Under these ideal conditions, the track began a summer-long 25th anniversary celebration of pari-mutuel racing’s debut in Minnesota.

At 7 p.m. there was plenty of room to socialize on the grandstand apron. Thirty minutes later a GPS was required to reach the winner’s circle after some races.

Twenty-five years ago Brooks Fields, then the president/CEO of Canterbury Downs, had a standard expression for Friday’s kind of good fortune.

“We were kissed by an angel,” recalled Randy Sampson, now the president/CEO of Canterbury Park.

The track will offer free admission throughout the summer as part of its marketing plan for the anniversary, which began under the most auspicious of circumstances on Friday.
Journeyman jockey Scott Stevens, who won three consecutive riding titles at Canterbury Downs starting in 1990, won the first race of the meet, for $5,000 claimers, on a six-year-old gelding, Arena Negra.
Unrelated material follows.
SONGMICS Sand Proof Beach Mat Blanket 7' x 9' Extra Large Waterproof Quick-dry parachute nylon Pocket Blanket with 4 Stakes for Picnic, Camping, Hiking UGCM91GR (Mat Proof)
Who better than Stevens to get a historical season off and running.

“It’s always important to get off to a good start the first week,” Stevens said. “It takes the pressure off. Now…it’s all up hill from here.”

A $7,500 claimer, Sam Green, won the second race under Ry Eilkeberry, fresh off a commanding winter at Turf Paradise in Phoenix where his 150-plus wins were about 30 better than the rider who finished second.

“It’s good to get a win right away,” said Eikleberry, who was mentored in Phoenix a couple of years ago by Stevens. “Yeah, the old boss,” said Eilkeberry.

So, teacher and student claimed the first two races of an historic season. “It turned out just right,” Eilkeberry added.

Friday’s crowd sent the winner of the third race, Crypto Edition, off at 9-2, a real puzzle for three reasons. The horse was ridden by Derek Bell and trained by Mac Robertson, who have dominated the winner’s circle at Canterbury the last several seasons. Now add in the fact that this maiden was bred and owned by Bleu Valley Farm (Jeff and Debora Hilger) and the puzzle becomes even more confounding.

A donkey with those kind of connections shouldn’t be 9-2, it was suggested to Bell.
“What… this horse paid $11,! he responded.

Jeff Hilger later explained the story behind this four-year-old son of Cryptoclearance who had just broken his maiden.

“He’s a route horse. I’m really surprised to see him win at 5 ½ furlongs,” he said. “He’ll run big at a mile or mile and 1/8.”

But still a maiden at four?

“He shin-bucked last year,” Hilger said. “And I don’t run horses from this mare (Timeless Edition) at two. They are simply too big and need time.”
Stay tuned on this one.

Bell was back in the winner’s circle in race four on a Minnesota-bred maiden, Jost Van Dyke, trained by Robertson and owned by Barry and Joni Butzow. Jost Van Dyke left eight rivals wondering where he’d gone, winning by the length of a football field.

Dean Butler, Canterbury’s reigning riding champ, got his first win of the new season in the sixth aboard Regal Jo, a four-year-old fill running against $10,000 claimers.

Butler made it two in a row, riding Hidden Gold to an allowance win at 5 ½ furlongs.
Bell wound up the evening with this third win on the card, riding Alex’s Tomcat against $5,000 claimers at 5 ½ furlongs.